The former president of the German federation [DFB] has lost his appeal against a one-year ban from the game in a case related to Germany's controversial but successful bid to host the 2006 World Cup.
Wolfgang Niersbach, who resigned as DFB boss last year, was found guilty of failing to report allegations of bribery in the bidding process and conflicts of interest by FIFA's ethics committee in July.
The 66-year-old appealed against the one-year sanction he was given but a FIFA appeal panel, chaired by Bermuda's Larry Mussenden, has rejected his case.
A FIFA statement said: "The appeal committee, after analysing and taking into consideration all mitigating circumstances in the case, considered that Mr Niersbach's conduct constituted a violation of article 18 [duty of disclosure, co-operation and reporting] and article 19 [conflicts of interest] of the FIFA code of ethics."
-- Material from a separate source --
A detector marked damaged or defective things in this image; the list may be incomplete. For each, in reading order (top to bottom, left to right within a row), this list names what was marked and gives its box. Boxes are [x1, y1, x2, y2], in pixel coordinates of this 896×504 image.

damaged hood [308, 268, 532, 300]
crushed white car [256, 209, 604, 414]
The statement added that the appeal committee agreed a one-year ban from taking part in any football-related activity "was adequate in this case".
Niersbach, who was vice-president of the 2006 World Cup's organising committee, has repeatedly protested his innocence.
The allegations against Germany's 2006 bid are based on a £5.6m payment the DFB made to Robert Louis-Dreyfus, the former boss of sportswear manufacturer adidas.
This payment is claimed to be the return of a loan Dreyfus provided for bribing FIFA voters in 2000, when Germany beat South Africa's bid by 12 votes to 11.